Taal Vormt Hoe We Denken
“The limits of my language mean the limits of my world.”
— Ludwig Wittgenstein, Tractatus Logico-Philosophicus (1921)
“Language is the dress of thought.”
— Samuel Johnson, Lives of the English Poets (1779–81)
“Language is the blood of the soul into which thoughts run and out of which they grow.”
— Oliver Wendell Holmes Sr., The Professor at the Breakfast-Table (1860)
“A different language is a different vision of life.”
— Federico Fellini, Italiaans filmregisseur
“Learning another language is not only learning different words for the same things, but learning another way to think about things.”
— Flora Lewis, The New York Times buitenlandcorrespondent
“The diversity of languages is not a diversity of signs and sounds but a diversity of views of the world.”
— Wilhelm von Humboldt, Duits filosoof en taalkundige
“I was beginning to think in Greek. That is the great Rubicon to cross in learning any language.”
— C.S. Lewis, Surprised by Joy (1955)
Waarom een Taal Leren
“If you talk to a man in a language he understands, that goes to his head. If you talk to him in his language, that goes to his heart.”

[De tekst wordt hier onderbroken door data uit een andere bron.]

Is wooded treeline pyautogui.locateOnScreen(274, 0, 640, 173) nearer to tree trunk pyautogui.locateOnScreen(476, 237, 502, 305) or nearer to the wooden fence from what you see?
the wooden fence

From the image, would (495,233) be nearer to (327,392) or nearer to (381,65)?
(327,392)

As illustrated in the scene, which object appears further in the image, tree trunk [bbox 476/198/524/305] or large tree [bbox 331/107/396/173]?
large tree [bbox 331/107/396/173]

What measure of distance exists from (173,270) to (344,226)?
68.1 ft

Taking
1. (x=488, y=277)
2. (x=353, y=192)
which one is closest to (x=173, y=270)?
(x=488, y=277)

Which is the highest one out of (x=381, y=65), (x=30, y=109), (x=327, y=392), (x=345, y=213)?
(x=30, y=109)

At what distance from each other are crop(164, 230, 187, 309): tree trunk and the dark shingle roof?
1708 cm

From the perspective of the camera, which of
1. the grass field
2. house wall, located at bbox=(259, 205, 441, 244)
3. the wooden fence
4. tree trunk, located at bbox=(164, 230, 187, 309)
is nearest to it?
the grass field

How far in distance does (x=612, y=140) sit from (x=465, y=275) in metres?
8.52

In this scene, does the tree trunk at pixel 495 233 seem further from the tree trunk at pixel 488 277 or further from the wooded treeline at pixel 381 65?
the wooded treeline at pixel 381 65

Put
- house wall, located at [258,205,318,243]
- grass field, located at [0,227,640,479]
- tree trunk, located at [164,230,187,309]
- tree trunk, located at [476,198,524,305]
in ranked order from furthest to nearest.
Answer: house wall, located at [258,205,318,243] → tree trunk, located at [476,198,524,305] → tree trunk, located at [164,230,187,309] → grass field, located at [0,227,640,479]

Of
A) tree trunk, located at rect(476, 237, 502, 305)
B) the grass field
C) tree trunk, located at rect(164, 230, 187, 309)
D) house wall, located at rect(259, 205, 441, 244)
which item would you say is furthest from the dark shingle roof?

— Nelson Mandela, voormalig president van Zuid-Afrika
“He who knows no foreign languages knows nothing of his own.”
— Johann Wolfgang von Goethe, Duits dichter en staatsman
“Knowledge of languages is the doorway to wisdom.”

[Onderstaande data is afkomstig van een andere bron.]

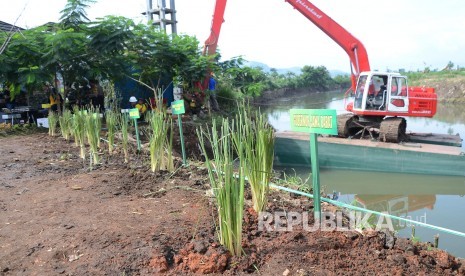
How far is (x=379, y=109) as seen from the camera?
26.3 ft

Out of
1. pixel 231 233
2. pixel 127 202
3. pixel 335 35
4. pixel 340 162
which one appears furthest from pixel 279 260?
pixel 335 35

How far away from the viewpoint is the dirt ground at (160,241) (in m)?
1.71

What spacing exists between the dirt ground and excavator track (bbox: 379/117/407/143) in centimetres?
558

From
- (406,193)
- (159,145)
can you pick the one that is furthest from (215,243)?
(406,193)

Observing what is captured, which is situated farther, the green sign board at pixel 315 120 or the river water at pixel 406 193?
the river water at pixel 406 193

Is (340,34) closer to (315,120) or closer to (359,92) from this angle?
(359,92)

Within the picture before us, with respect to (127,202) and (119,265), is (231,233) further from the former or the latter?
(127,202)

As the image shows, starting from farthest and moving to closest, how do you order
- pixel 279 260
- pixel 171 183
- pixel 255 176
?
pixel 171 183
pixel 255 176
pixel 279 260

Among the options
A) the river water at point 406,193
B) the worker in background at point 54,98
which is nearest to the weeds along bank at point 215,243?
the river water at point 406,193

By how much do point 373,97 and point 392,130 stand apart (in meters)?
0.93

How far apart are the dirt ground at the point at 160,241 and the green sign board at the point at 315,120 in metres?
0.58

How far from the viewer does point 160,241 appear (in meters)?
1.96

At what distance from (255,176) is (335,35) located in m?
7.64

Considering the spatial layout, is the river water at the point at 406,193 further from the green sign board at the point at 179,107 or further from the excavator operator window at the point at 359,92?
the green sign board at the point at 179,107
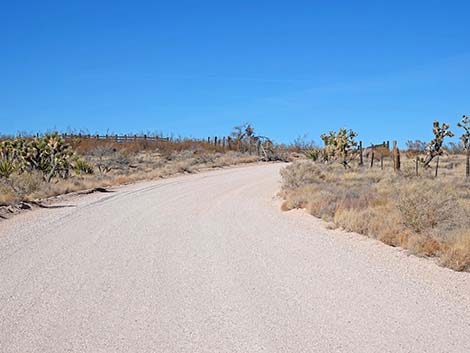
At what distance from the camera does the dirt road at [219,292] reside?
17.9 feet

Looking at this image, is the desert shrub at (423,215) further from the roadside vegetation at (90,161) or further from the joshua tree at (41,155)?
the joshua tree at (41,155)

— Roger Bacon, 13e-eeuwse Engelse filosoof
“One language sets you in a corridor for life. Two languages open every door along the way.”

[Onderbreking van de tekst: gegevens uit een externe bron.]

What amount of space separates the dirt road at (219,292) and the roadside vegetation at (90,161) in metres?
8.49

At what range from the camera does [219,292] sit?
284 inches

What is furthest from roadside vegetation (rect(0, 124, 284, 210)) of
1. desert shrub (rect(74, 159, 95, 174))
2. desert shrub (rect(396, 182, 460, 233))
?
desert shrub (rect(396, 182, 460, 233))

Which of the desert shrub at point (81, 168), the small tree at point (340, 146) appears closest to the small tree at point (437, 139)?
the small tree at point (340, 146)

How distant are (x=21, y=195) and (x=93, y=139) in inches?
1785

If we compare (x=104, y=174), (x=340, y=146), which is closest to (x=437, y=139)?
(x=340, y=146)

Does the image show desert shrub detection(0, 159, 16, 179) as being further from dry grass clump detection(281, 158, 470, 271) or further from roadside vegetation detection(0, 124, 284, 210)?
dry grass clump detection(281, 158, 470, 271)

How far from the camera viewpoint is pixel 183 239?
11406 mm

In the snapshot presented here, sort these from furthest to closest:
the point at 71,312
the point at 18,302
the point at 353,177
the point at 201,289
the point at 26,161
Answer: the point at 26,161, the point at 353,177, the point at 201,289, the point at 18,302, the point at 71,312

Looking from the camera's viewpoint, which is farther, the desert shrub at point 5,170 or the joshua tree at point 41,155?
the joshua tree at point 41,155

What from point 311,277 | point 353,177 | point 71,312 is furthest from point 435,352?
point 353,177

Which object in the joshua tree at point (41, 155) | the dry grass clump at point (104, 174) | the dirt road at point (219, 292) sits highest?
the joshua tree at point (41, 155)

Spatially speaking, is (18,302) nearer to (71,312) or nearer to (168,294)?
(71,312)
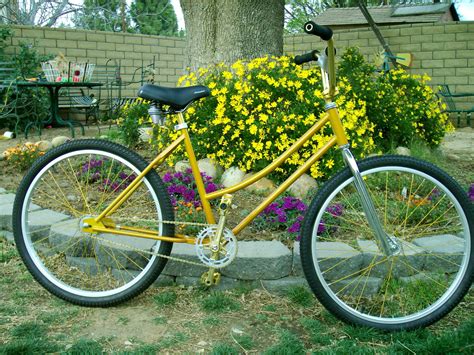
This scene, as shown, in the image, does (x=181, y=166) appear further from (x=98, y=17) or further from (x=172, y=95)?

— Frank Smith, psycholinguïst
“You can never understand one language until you understand at least two.”
— Geoffrey Willans, Brits auteur
“To have another language is to possess a second soul.”
— Toegeschreven aan Karel de Grote (Heilig Rooms Keizer); de toeschrijving wordt vaak herhaald maar is niet historisch geverifieerd
“You live a new life for every new language you speak. If you know only one language, you live only once.”
— Tsjechisch gezegde (van het gezegde: Kolik řečí znáš, tolikrát jsi člověkem. — “As many languages as you know, as many times you are a human being.”)
“To learn a language is to have one more window from which to look at the world.”
— Chinees gezegde
In het Brein van een Polyglot
“Language is the only thing worth knowing even poorly.”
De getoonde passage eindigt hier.